Mrs. Cheney and Rainey wrested the child from Burke, who then shambled from the house. . . .
Arrested and brought to trial on charges of illegal entry and seeking to impair the morals of a minor, Burke pleaded that he did not like Communists and that he wanted to give Thompson a "hard time." The judge held Burke innocent of illegal entry but found him guilty on two morals charges.
The judge's ruling, however, was set aside and a new trial scheduled when Assistant District Attorney Irving Shapiro, who had himself prosecuted the case, found a technical "error" in Burke's typewritten confession.
A second trial was held. This time, Burke was found not guilty on all charges and set free.

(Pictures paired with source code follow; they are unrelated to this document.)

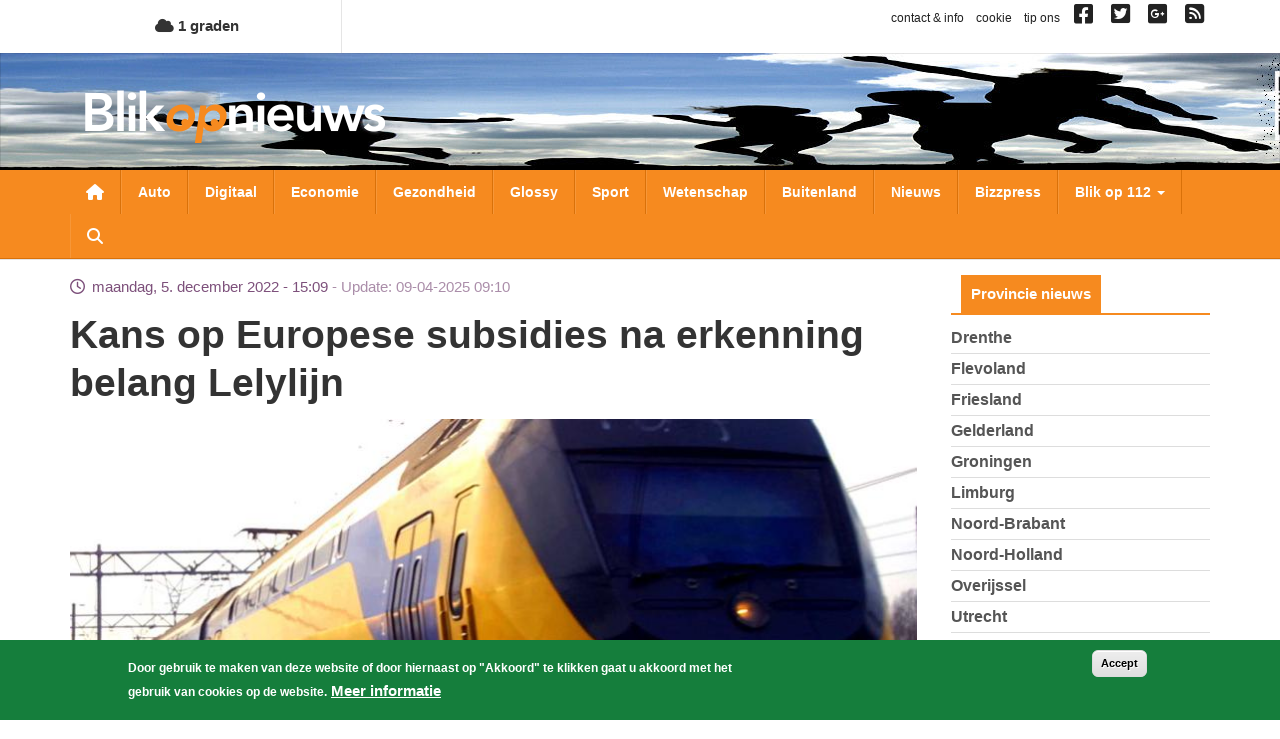

--- FILE ---
content_type: text/html; charset=utf-8
request_url: https://www.google.com/recaptcha/api2/aframe
body_size: 268
content:
<!DOCTYPE HTML><html><head><meta http-equiv="content-type" content="text/html; charset=UTF-8"></head><body><script nonce="3KZ02RcNq2Rj-r1iQ6krfQ">/** Anti-fraud and anti-abuse applications only. See google.com/recaptcha */ try{var clients={'sodar':'https://pagead2.googlesyndication.com/pagead/sodar?'};window.addEventListener("message",function(a){try{if(a.source===window.parent){var b=JSON.parse(a.data);var c=clients[b['id']];if(c){var d=document.createElement('img');d.src=c+b['params']+'&rc='+(localStorage.getItem("rc::a")?sessionStorage.getItem("rc::b"):"");window.document.body.appendChild(d);sessionStorage.setItem("rc::e",parseInt(sessionStorage.getItem("rc::e")||0)+1);localStorage.setItem("rc::h",'1769356404573');}}}catch(b){}});window.parent.postMessage("_grecaptcha_ready", "*");}catch(b){}</script></body></html>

(6) In sharp contrast to the FBI's treatment of the children of men and women being prosecuted under the Smith Act has been the conduct of ordinary American citizens in every walk of life. In repeated instances, friends, neighbors and public-spirited organizations and individuals have come to the aid of these children, sought to make life easier for them, and protested their persecution at the hands of the Federal authorities. Almost without exception, the other families involved in the Smith Act prosecutions have experienced acts of sympathetic consideration, warm hearted understanding and generous, courageous assistance.
Typical is the case of Mrs. Henry Winston, who relates:
"My neighbors have shown warmth and friendship to me, and courage in the face of the FBI. In September, when I was threatened with eviction, the landlord had a day and a half of delegations among tenants, who told him in no uncertain terms that the FBI was not going to dictate who would be their neighbors. And the landlord changed his mind. . . .
"I was never so touched by the understanding of the good people of this earth, who judge for themselves despite threats and hysteria, when I was presented with a washing machine by my neighbors, who did this out of a desire to make life easier for us. That gift, bought with 170 one-dollar bill, collected among the neighbors and given to me as a surprise present, was a tribute not to the Winstons, but to the decent, honest and democratic Americans of Bronx Park East."